Карлик кивнул и потопал по заросшей бурьяном дорожке, ведущей к главному входу в здание цирка. Господин Помпео и два его чернокожих громилы пошагали следом.

– Мой новый цирк! – восторженно приговаривал Помпео, а идущий впереди Труффо лишь ежился от охватившего его внезапно озноба. – Подумать только: я столько лет мечтал о том, чтобы завладеть им и вот этот момент настал… Прекрасно! Просто прекрасно!

Стоящие по обе стороны от входа статуи клоунов глядели на пришельцев с презрением, большие часы на фасаде довольно громко тикали (их недавно запустили вновь – впервые за двадцать лет), и на миг Труффо показалось, что из проделанного в циферблате круглого окошка кто-то на него глядит.

– Прошу за мной, сэр, – проглотив вставший в горле ком, сказал карлик, и первым поднялся по засыпанной опавшими листьями лестнице.

Дверь цирка была широко раскрыта. Из прохода в ночь тек рыжий свет. У порога лежали цепь с замком и сорванная печать «Ригсберг-банка».

В вестибюле горела люстра, с ее витых кованых рогов свисали нити паутины. На полу в пыли валялись старые афишки, отрывные билетики и резиновые клоунские носы. На стойке слева разместился ряд пожухлых комков розоватой сахарной ваты на палочках, справа грустно пустовали крючья вешалок гардероба.

– Где все? – спросил господин Помпео. – Почему меня не встречают?

– Труппа готовится к демонстрационному представлению, о котором я вам писал, сэр.

– Хм. Будем надеяться, Труффо, что твои старые друзья не растеряли свой талант… Если они меня разочаруют…

– Не разочаруют, сэр, – поспешно сказал карлик. – Прошу вас, пройдемте в зал.

Он встал у открытой высокой двери и рукой указал на проход. Наделив его подозрительным взглядом, господин Помпео, в сопровождении своих громил, зашел в зал. Труффо напоследок оглядел вестибюль и последним переступил порог.

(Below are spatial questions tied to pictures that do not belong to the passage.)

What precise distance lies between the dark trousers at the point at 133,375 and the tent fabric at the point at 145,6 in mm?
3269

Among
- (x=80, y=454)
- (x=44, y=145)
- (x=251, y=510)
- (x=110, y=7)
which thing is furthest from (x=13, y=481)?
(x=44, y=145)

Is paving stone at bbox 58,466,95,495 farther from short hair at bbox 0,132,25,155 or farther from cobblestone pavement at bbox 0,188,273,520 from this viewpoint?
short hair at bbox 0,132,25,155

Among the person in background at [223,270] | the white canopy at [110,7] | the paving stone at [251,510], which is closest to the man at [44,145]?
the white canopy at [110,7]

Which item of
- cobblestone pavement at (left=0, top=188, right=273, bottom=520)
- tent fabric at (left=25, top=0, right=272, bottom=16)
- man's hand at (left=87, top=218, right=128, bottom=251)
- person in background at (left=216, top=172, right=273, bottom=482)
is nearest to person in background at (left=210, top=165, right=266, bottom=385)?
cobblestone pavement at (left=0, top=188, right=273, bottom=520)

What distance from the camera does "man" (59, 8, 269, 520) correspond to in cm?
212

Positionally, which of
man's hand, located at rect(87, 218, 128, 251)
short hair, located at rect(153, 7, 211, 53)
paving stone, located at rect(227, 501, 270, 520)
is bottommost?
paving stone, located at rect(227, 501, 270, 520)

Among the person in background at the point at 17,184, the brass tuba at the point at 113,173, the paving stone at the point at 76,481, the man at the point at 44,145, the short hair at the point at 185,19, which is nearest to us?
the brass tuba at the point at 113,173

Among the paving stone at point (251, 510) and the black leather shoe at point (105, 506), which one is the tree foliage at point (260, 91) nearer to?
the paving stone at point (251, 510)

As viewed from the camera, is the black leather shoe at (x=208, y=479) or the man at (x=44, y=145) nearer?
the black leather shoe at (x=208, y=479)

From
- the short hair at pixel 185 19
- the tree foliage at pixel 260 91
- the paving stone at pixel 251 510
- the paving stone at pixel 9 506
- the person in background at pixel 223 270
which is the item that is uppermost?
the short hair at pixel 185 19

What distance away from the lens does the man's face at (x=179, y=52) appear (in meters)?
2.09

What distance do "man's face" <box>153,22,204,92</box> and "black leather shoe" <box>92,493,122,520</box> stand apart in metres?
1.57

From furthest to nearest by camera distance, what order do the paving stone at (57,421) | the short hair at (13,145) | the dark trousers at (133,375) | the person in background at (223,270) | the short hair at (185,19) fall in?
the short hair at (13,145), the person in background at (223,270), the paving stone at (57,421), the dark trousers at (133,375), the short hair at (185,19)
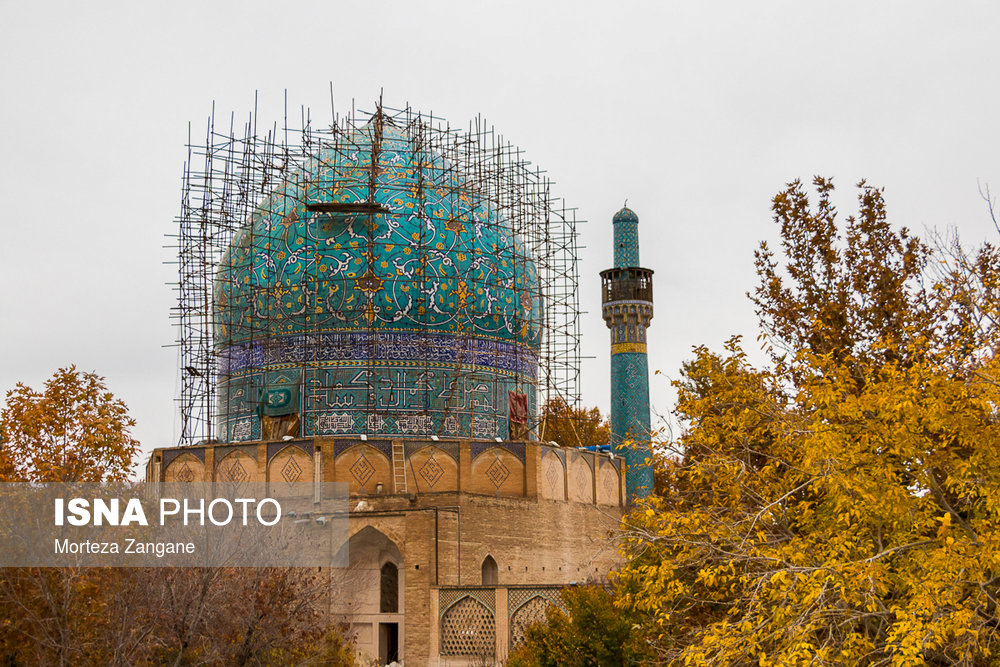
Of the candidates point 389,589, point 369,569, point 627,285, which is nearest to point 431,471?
point 369,569

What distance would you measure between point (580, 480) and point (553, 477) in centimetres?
94

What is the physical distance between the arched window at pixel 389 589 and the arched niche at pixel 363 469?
1.28m

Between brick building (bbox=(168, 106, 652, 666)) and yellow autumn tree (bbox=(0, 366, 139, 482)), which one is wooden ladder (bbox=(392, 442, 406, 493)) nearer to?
brick building (bbox=(168, 106, 652, 666))

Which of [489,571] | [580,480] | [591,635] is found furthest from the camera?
[580,480]

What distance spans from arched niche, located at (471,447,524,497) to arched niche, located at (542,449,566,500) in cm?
47

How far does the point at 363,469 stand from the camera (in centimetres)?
2017

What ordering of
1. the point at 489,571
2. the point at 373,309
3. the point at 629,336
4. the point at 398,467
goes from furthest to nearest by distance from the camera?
1. the point at 629,336
2. the point at 373,309
3. the point at 398,467
4. the point at 489,571

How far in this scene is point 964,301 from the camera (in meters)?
8.23

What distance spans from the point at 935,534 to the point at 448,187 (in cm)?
1623

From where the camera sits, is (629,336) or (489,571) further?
(629,336)

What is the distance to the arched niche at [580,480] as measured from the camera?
2180 centimetres

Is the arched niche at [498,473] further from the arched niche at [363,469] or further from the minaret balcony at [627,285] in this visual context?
the minaret balcony at [627,285]

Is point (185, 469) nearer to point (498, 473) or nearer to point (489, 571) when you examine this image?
point (498, 473)

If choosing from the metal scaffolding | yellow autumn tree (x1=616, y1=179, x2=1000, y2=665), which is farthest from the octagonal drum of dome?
yellow autumn tree (x1=616, y1=179, x2=1000, y2=665)
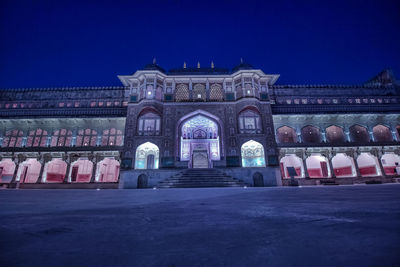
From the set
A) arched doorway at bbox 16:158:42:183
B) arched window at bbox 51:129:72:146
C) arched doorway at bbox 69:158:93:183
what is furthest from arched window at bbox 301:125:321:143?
arched doorway at bbox 16:158:42:183

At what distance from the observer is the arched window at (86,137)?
68.6 feet

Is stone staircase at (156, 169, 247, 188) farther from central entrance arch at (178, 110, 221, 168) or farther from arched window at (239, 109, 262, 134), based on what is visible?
arched window at (239, 109, 262, 134)

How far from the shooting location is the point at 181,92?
70.0 feet

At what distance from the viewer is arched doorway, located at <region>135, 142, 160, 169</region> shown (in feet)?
63.3

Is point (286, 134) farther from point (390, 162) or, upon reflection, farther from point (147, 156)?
point (147, 156)

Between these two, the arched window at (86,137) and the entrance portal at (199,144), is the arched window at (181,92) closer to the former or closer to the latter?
the entrance portal at (199,144)

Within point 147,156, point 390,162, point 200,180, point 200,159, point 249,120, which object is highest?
point 249,120

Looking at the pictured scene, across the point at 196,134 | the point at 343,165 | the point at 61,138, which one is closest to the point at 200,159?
the point at 196,134

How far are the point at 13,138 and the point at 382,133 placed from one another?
129 feet

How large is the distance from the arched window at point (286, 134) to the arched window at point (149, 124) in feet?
42.0

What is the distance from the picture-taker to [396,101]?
24.8 m

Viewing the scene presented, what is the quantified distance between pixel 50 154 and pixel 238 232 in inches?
930

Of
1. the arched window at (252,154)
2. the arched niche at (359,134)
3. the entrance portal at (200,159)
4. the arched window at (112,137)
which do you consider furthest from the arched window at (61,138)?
the arched niche at (359,134)

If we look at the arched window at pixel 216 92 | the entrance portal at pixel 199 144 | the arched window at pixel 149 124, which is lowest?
the entrance portal at pixel 199 144
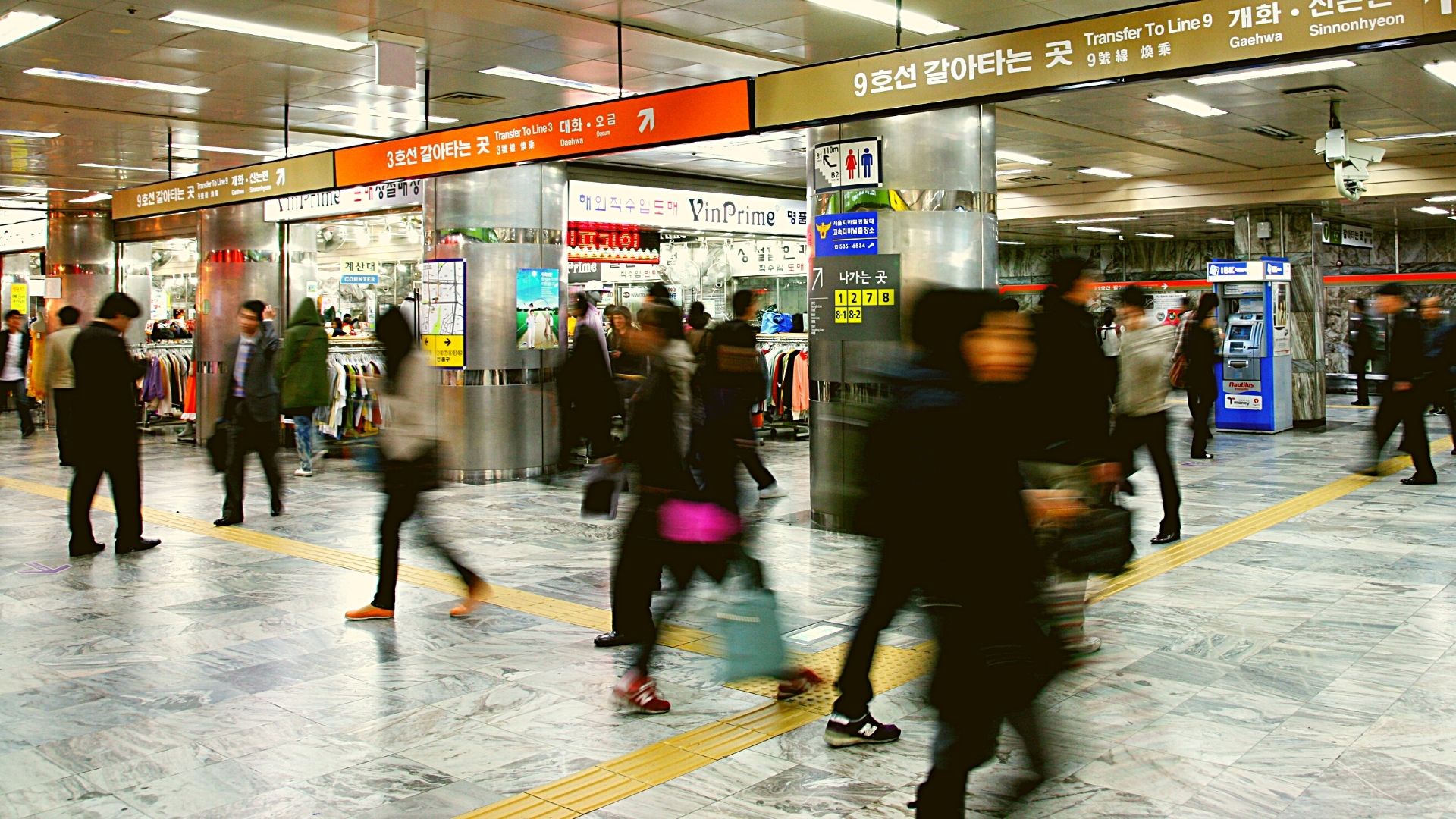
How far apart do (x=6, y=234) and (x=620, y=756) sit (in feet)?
73.3

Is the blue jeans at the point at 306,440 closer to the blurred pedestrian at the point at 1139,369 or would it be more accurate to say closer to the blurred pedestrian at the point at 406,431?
the blurred pedestrian at the point at 406,431

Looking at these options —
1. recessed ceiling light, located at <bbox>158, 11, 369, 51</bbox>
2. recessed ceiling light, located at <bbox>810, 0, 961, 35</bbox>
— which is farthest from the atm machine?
recessed ceiling light, located at <bbox>158, 11, 369, 51</bbox>

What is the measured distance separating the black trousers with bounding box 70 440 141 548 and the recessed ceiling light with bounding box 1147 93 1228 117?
9.52 metres

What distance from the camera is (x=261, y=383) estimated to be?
8.87m

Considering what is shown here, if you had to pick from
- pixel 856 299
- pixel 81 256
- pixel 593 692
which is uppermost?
pixel 81 256

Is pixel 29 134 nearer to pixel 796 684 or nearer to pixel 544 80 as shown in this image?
pixel 544 80

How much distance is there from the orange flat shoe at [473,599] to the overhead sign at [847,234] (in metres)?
3.65

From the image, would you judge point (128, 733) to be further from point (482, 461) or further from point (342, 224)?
point (342, 224)

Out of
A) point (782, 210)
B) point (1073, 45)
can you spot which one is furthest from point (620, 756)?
point (782, 210)

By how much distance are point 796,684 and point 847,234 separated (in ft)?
14.2

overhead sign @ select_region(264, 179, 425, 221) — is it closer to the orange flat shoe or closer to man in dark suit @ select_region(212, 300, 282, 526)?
man in dark suit @ select_region(212, 300, 282, 526)

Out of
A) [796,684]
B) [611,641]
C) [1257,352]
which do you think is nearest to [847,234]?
[611,641]

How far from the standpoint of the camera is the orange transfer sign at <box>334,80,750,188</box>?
720 centimetres

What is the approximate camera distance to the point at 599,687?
4.94m
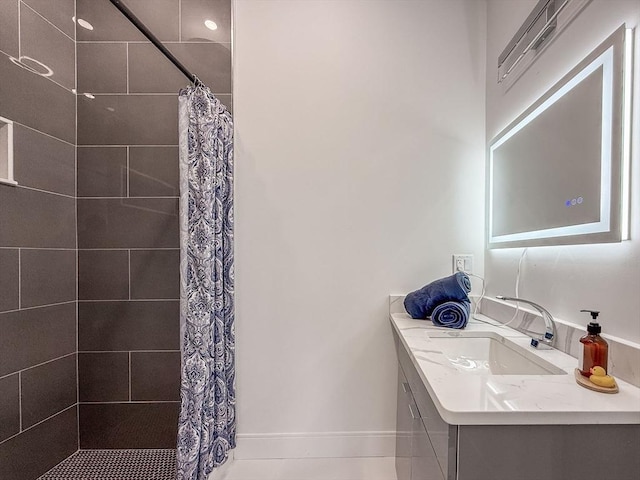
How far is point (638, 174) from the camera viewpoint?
85 centimetres

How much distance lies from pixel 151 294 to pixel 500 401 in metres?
1.71

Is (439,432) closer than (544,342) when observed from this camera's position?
Yes

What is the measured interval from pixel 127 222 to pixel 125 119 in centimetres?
56

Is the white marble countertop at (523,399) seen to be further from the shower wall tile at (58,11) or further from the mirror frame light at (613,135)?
the shower wall tile at (58,11)

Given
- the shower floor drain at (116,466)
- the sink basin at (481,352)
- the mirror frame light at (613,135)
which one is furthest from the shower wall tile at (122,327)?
the mirror frame light at (613,135)

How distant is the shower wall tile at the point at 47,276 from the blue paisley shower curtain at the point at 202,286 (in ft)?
2.88

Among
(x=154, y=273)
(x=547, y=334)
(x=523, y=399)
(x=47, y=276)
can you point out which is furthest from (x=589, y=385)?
(x=47, y=276)

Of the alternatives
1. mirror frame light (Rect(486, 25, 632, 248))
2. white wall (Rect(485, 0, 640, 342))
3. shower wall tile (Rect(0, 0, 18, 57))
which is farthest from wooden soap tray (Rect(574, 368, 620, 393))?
shower wall tile (Rect(0, 0, 18, 57))

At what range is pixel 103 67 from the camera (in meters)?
1.76

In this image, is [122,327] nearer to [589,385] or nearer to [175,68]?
[175,68]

Зал цирка тонул в темноте – ни люстра над проходом, ни круглые глаза-лампы, вмонтированные в ограждения балкончиков и лож, не горели. Лишь манеж в его центре походил на остров посреди бескрайнего черного моря, освещенный закрепленными под куполом прожекторами.

– Я чувствую, – негромко сказал господин Помпео, остановившись и завороженно уставившись на манеж. – Это место сейчас спит, но скоро я разбужу его. Я уже слышу, как зал заполняет смех, как по рядам кресел проносится волнами восхищенное «Ах!». Я вижу улыбки, расширенные глаза и пот, стекающий со лбов. Ты чувствуешь это, Труффо? Труффо?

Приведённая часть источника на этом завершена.